* [Exercise instructions]: Copy out every line of the material below word for word, leaving out the pictures.

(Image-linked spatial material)
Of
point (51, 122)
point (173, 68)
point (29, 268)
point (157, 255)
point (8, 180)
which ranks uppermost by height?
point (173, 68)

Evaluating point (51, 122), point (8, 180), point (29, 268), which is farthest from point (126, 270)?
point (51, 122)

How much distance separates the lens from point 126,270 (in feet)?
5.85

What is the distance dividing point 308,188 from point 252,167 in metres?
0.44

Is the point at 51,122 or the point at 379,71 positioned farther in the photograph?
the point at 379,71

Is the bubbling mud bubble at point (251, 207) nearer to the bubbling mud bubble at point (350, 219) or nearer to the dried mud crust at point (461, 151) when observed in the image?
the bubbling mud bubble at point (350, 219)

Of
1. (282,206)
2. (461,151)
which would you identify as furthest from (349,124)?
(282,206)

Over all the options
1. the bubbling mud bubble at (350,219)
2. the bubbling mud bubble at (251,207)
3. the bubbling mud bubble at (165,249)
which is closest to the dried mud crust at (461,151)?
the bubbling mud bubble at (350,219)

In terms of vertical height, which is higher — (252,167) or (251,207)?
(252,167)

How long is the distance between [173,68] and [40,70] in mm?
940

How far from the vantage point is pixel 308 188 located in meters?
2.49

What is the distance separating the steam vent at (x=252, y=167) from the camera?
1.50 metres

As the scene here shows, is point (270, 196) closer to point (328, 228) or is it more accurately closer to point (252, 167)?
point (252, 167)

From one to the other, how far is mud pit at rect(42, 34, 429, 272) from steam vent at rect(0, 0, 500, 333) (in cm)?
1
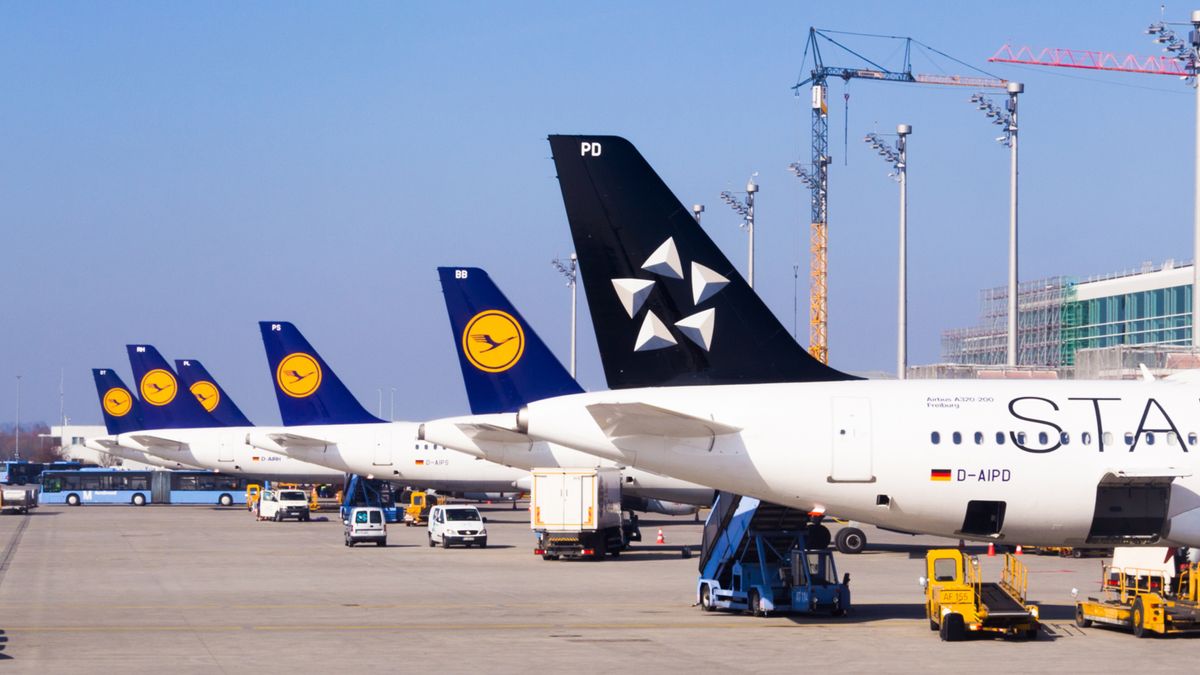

* [Written solution]:
Of
point (51, 122)
point (173, 68)
point (29, 268)
point (157, 255)
point (8, 180)
which ranks uppermost by height?
point (173, 68)

Evaluating point (51, 122), point (8, 180), point (29, 268), which is farthest from point (126, 270)?
point (51, 122)

How much distance separates the lens from point 126,270 (in feet)?
5.85

What is the distance dividing point 308,188 from point 252,167 in metres?
0.44

Is the point at 51,122 or the point at 379,71 positioned farther in the photograph?
the point at 379,71

Is the bubbling mud bubble at point (251, 207) nearer to the bubbling mud bubble at point (350, 219) or nearer to the dried mud crust at point (461, 151) when observed in the image?
the bubbling mud bubble at point (350, 219)

Of
1. (282,206)
2. (461,151)
which would you identify as furthest from (349,124)?
(282,206)

Over all the options
1. the bubbling mud bubble at (350,219)
2. the bubbling mud bubble at (251,207)
3. the bubbling mud bubble at (165,249)
which is closest to the dried mud crust at (461,151)?
the bubbling mud bubble at (350,219)

In terms of vertical height, which is higher — (252,167) or (251,207)?
(252,167)

How long is the distance between [173,68] and [40,70] in mm?
940

How far from the vantage point is pixel 308 188 located in meters?
2.49

What is the distance separating the steam vent at (x=252, y=167) from the camera?
1.50 metres

As the scene here shows, is point (270, 196) closer to point (328, 228) or is it more accurately closer to point (252, 167)?
point (252, 167)

From one to the other, how far is mud pit at rect(42, 34, 429, 272) from steam vent at rect(0, 0, 500, 333) (in cm)?
1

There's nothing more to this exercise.